Not by a long shot. Fission of U-235 releases 202.5 MeV in total, 89% of which is directly at the time of fission. Only 11% is from further decay, and over half of that is antineutrinos that almost never interact with matter.

Those enrichment plants use gaseous diffusion, which is a very inefficient way of enriching uranium. Centrifuge enrichment is much more efficient and use less energy. The only reason gaseous diffusion plants still operate is because the capital cost is paid off.

If SILEX enrichment, which is vastly more efficient yet again, is approved and deployed, maybe the gaseous diffusion plants can finally be shut.

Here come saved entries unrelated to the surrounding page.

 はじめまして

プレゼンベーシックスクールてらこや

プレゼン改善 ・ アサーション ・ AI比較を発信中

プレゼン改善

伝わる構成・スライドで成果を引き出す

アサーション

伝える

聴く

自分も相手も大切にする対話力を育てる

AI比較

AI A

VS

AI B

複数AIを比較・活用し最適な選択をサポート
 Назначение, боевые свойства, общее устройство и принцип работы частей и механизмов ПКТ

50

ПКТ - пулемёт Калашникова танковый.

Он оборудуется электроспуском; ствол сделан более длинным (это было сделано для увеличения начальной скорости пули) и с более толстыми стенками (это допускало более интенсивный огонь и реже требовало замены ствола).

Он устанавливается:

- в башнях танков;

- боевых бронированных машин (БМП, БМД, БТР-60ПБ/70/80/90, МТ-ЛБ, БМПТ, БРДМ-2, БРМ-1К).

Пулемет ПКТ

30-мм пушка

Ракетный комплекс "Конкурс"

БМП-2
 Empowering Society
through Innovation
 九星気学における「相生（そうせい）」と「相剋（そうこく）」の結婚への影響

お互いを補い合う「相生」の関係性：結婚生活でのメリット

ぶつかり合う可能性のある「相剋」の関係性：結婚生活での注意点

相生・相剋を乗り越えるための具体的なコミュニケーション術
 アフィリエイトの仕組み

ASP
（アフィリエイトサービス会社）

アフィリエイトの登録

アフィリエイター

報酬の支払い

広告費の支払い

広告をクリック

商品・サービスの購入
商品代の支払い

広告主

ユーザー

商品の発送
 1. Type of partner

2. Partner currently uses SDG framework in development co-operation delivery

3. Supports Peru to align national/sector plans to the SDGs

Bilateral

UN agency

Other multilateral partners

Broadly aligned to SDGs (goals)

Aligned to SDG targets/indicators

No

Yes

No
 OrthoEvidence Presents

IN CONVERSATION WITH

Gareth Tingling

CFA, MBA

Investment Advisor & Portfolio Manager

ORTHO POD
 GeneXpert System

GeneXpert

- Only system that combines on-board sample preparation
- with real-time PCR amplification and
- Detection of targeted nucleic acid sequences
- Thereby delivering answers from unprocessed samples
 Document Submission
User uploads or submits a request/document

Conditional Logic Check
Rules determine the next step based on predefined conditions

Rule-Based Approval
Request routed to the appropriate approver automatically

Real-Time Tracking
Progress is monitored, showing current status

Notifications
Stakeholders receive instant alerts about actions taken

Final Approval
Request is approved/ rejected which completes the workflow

Uranium won out in the beginning because it was the easiest to begin with, and because the LWR was the chosen design by Admiral Rickover for the Nautilus. To get civilian power started, it was much easier to begin with the design shown to work in the Nautilus. Going for a better civilian design as a first reactor would have delayed deployment of nuclear energy generation by many years. Almost everyone saw LWRs as a stepping stone to better reactors and did not envision them still being used today, and as our primary reactor type even.

Many errors here. Thorium is not borderline fissile, it will never fission in a thermal reactor. Though it can fission in a fast reactor, but then only 2/3 of the time, just like Pu-239 in a thermal reactor. But thorium is fertile, because it can be transmuted into fissile U-233. You don't need enriched uranium or plutonium to start it every time it stops. What you need is enough fissile in the reactor to initiate a chain reactor. This is not a problem as thorium is a net breeder even in a thermal reactor. It can generate more fuel than is consumed, so you will never need to bring in fissile fuel from external sources to sustain it.

That have absolutely nothing to do with thorium. It is a function of the design of the reactor. If the reactor is not designed to load follow, it will most likely struggle a bit when trying to do it. Generally, the reactor type used in France is not very good at responding to demand, but the design was modified slightly to allow this, making it possible for France to have such a high percentage of nuclear. The reactors normally talked about when discussion Thorium nowadays is Molten Salt Reactors, which the LFTR is, which are excellent at responding to demand.

The technology required did exist but, the entire process was not demonstrated on a large scale, and the MSR program at Oak Ridge was shut down before it could be done. But there is no problem with processing the fuel stream. The processes that are needed are high temperature to begin with, and much of the chemical processing that needs to be done is well known, and used in many industries. And no, reprocessing is not needed for proliferation resistance. It is inherent from the production of U-232 from neutron interaction with either the intermediary isotope Pa233, or on the U-233 itself.